EXERCISE PROMPT: Set out as a numbered list the lines from the one containing "How do you arrange" through the one containing "from closest to farthest by distance?", including both, and drop any blank lines.

SUPPLIED MATERIAL:
┌──

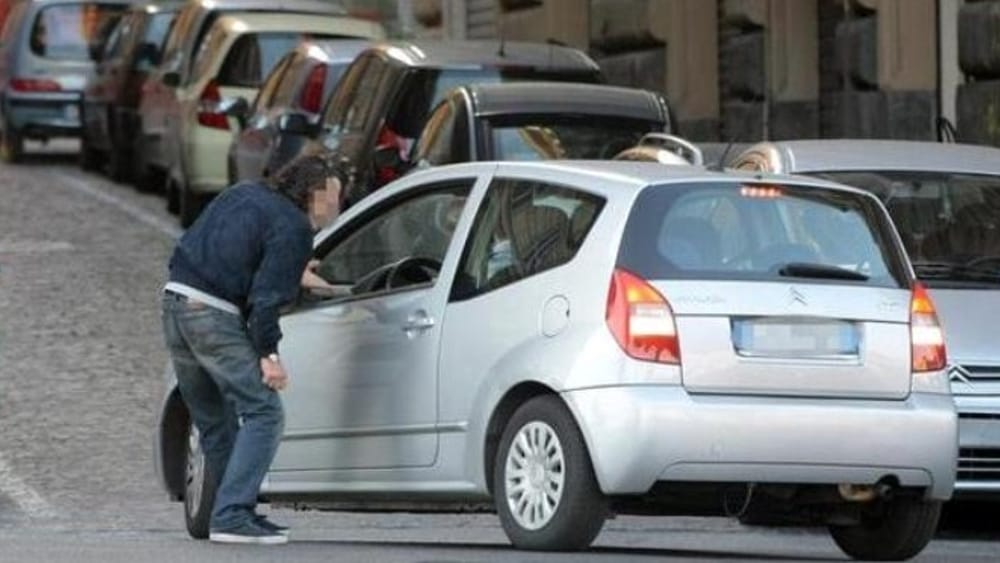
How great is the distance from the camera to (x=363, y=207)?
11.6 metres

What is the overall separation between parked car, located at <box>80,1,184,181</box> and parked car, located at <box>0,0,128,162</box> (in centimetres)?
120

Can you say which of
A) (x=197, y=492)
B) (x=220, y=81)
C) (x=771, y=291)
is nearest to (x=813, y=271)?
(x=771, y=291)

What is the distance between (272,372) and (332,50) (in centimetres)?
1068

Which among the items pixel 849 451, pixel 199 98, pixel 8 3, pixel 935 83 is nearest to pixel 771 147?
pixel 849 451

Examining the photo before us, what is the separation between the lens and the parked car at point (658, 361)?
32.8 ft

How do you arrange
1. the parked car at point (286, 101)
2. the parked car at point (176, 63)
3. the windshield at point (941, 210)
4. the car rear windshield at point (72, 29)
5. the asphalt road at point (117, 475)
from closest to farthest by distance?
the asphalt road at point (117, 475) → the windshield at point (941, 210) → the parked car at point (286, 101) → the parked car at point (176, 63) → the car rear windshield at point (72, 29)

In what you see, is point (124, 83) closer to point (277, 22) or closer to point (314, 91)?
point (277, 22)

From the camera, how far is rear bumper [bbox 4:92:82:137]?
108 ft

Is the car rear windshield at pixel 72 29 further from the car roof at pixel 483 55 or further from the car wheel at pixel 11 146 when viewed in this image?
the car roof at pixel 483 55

└──
┌──

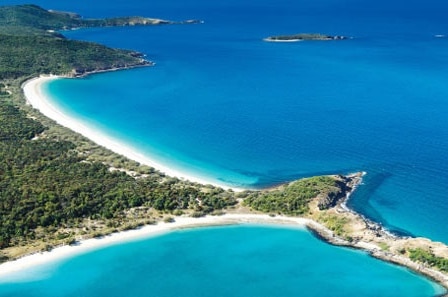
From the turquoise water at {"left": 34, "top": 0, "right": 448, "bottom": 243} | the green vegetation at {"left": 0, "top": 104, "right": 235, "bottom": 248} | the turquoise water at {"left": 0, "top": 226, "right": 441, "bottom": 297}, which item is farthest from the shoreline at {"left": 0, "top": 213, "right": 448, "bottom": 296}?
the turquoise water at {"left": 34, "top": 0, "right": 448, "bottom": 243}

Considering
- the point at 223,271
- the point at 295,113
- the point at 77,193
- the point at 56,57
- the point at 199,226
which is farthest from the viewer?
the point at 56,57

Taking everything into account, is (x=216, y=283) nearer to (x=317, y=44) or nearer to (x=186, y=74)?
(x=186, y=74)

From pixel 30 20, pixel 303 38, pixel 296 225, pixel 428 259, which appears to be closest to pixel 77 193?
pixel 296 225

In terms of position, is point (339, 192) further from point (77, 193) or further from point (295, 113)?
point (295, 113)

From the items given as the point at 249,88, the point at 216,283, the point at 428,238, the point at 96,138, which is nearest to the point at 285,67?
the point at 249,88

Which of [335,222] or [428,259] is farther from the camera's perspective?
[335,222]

└──

SOLUTION FOR THIS EXERCISE:
1. How do you arrange
2. 1. the parked car at point (286, 101)
3. 2. the parked car at point (176, 63)
4. 3. the windshield at point (941, 210)
5. 4. the car rear windshield at point (72, 29)
6. 5. the asphalt road at point (117, 475)
7. from closest to farthest by distance?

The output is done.